Photographs By: Sushil Kadam
All washed up at Dhobi Ghat!
Only in a manner of speaking, of course, for ‘washed up’ is not a term one would normally apply to Mumbai’s 162 year old Dhobi Ghat.
Tourists to this city, anxious to get themselves a slice of what they think is local life, usually head to Mahalaxmi, there to gape at the long, symmetrical rows of concrete pits in which nearly three-quearters of a million pieces of clothing are washed every day. Or so we are told, usually by awestruck foreigners for whom this is a must see on their list.
It is something that Mumbaikar’s have puzzled over for a long time. Why on earth are people (read ‘outsiders’) so fascinated by the spectacle of laundry being done. ‘Quintessential Mumbai’, is another hard-to-understand expression, for it is not true that the vast majority of Mumbaikar’s get their clothes washed here. There are other dedicated dhobi ghats in the city, stretching to the northern suburbs, where millions of more pieces of clothing are washed, and for the rest, we make do ourselves.
Here are over 700 washing spots leased individually from the municipality, and work starts before sunrise and goes on till after dark. As you pass Mahalaxmi Station on your way to CST, you see the clothes lines from the bridge, everything from sheets to salwars and from hospital linen to handkerchiefs. Even if you didn’t know about the Dhobi Ghat, curiosity would drive you to the wall edging the sidewalks and there you would see it in all its glory. The Dhobi Ghat, high up on the list of things to see in Mumbai, along with the Gateway of India and the Nehru Planetarium.
Even Prince Charles came to the Dhobi Ghats, entourage in tow, making very upper-class British comments about how quaint the whole thing was, as 5000 dhobis stood on the sidelines and cheered him.
The latest is that the area is up for redevelopment. In that case, Mumbai will have to find another iconic landmark for our visitors to look at when they come to this city.

=-=-=

* **Activity 1**:
Based on the Dhobi Ghat text, do these statements agree with it? Answer yes or no for each and quote the words that decide it. (a) The Dhobi Ghat is 162 years old. (b) Most Mumbaikars get their clothes washed at the Dhobi Ghat. (c) Work at the washing spots stops at sunset.
* **Activity 2**:
Return the part of the Dhobi Ghat text from "Photographs By: Sushil" up to and including "old Dhobi Ghat.", copied word for word.
* **Activity 3**:
According to the Dhobi Ghat text, why is the phrase "‘Quintessential Mumbai’" hard to understand? Answer in one to three sentences.

=-=-=

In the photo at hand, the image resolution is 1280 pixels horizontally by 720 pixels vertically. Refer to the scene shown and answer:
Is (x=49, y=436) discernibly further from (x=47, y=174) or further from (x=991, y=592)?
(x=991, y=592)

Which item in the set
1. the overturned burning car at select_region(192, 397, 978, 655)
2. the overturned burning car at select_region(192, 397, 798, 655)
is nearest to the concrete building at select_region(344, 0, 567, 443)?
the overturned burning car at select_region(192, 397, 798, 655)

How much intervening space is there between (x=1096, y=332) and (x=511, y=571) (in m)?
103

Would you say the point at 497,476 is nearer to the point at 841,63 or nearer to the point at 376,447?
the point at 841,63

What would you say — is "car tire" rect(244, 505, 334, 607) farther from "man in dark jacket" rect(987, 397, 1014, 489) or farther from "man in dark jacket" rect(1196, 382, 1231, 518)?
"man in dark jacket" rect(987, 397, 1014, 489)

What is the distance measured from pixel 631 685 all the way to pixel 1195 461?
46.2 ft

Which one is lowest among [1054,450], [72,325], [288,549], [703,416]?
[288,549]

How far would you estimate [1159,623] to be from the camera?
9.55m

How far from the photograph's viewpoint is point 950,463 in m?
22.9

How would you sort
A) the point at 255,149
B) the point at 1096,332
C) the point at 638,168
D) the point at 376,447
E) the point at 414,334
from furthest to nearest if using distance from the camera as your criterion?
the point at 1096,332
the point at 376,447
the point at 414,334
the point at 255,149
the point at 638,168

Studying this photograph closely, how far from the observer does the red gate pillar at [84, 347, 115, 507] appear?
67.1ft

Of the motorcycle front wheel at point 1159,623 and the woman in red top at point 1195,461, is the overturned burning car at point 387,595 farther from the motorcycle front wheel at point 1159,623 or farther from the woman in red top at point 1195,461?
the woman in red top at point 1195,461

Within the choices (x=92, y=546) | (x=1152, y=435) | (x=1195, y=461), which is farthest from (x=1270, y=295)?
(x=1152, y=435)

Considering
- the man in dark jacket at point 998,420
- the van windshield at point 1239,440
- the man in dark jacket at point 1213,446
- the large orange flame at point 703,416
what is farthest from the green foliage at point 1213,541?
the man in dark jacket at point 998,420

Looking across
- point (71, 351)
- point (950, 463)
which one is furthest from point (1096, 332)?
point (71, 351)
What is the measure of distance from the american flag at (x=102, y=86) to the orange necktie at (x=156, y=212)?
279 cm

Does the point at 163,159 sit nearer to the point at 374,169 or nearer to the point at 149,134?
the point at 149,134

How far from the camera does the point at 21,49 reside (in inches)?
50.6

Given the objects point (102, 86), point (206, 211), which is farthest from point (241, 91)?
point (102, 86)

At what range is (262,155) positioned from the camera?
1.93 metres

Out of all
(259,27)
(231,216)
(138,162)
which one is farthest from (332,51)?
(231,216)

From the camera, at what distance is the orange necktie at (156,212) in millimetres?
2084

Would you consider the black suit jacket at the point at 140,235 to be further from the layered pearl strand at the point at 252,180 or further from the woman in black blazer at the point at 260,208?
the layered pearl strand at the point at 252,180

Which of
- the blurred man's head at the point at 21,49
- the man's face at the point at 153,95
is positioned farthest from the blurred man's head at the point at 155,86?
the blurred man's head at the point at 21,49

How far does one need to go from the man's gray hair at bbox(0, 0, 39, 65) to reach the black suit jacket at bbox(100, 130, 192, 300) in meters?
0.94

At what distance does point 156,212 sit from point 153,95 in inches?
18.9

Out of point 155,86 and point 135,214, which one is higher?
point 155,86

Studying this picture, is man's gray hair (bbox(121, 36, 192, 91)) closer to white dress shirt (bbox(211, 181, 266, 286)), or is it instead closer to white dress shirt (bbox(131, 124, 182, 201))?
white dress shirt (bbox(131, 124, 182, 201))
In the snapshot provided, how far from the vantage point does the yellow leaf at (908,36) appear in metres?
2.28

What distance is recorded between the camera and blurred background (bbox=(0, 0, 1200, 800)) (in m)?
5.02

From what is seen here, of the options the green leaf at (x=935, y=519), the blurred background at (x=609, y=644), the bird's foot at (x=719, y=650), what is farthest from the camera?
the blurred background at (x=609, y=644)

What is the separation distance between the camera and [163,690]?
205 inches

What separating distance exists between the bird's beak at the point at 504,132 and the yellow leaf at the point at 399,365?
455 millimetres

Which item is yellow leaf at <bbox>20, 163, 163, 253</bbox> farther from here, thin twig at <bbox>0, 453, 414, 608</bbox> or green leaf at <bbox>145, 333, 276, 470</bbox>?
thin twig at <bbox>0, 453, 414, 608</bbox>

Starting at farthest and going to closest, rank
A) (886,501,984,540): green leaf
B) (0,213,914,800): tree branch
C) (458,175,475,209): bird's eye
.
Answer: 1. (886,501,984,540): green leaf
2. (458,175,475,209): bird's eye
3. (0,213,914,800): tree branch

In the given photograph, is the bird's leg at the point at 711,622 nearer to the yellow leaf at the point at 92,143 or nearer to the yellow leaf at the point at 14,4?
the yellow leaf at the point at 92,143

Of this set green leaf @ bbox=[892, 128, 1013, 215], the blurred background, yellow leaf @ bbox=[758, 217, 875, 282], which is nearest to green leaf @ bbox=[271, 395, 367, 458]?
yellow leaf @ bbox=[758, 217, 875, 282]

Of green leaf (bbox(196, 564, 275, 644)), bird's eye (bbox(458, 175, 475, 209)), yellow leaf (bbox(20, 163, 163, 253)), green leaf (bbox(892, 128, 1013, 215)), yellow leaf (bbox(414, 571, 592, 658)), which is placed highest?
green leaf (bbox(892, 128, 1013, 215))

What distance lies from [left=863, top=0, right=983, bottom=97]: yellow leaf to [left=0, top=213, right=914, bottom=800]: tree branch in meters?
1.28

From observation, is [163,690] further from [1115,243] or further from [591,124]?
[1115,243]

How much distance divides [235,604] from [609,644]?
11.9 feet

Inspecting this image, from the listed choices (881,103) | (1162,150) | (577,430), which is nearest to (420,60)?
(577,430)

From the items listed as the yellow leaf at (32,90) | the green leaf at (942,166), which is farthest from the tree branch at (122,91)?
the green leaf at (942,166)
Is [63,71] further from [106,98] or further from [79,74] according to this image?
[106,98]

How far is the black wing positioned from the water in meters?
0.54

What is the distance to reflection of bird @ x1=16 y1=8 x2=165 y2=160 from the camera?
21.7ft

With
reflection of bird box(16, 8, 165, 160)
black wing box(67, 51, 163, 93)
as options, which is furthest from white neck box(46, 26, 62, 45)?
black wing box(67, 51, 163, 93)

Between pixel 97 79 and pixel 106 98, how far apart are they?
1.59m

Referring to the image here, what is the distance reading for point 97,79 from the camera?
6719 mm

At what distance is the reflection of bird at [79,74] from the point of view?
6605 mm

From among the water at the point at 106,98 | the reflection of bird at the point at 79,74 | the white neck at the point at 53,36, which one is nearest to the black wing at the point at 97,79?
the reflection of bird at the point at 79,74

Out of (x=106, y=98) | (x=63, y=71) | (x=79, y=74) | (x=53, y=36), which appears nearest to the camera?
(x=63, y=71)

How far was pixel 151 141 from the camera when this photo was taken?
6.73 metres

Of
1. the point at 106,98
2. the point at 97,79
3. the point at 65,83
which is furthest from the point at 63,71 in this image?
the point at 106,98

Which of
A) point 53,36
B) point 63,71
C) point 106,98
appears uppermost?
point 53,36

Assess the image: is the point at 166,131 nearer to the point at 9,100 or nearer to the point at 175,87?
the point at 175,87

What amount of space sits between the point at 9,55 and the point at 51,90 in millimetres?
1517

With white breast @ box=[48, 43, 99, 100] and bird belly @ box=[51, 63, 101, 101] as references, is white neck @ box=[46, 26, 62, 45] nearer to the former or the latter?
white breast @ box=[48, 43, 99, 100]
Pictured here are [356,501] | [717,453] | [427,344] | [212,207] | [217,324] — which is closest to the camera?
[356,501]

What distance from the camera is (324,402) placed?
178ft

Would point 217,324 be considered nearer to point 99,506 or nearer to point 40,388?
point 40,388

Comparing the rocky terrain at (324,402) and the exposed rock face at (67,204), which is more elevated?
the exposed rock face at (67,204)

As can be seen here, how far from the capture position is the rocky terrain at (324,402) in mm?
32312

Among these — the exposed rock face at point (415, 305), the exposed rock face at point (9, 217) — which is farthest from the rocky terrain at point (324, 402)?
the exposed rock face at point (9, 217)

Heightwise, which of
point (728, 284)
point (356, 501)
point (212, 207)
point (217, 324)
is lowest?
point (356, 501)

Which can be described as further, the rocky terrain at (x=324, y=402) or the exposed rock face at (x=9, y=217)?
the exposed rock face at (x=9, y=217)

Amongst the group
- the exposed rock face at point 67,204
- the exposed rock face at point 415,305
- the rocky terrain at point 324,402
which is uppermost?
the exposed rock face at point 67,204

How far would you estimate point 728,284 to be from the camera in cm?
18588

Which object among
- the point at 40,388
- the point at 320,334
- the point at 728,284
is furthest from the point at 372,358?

=-=-=

* **Answer area 1**:
(a) Yes: "Mumbai’s 162 year old Dhobi Ghat"
(b) No: "it is not true that the vast majority of Mumbaikar’s get their clothes washed here"
(c) No: "work starts before sunrise and goes on till after dark"

* **Answer area 2**:
Photographs By: Sushil Kadam
All washed up at Dhobi Ghat!
Only in a manner of speaking, of course, for ‘washed up’ is not a term one would normally apply to Mumbai’s 162 year old Dhobi Ghat.

* **Answer area 3**:
The phrase is hard to understand because it is not true that most Mumbaikars get their clothes washed at the Dhobi Ghat. Other dhobi ghats in the city, reaching to the northern suburbs, wash millions more pieces of clothing, and the rest of the people do their own washing.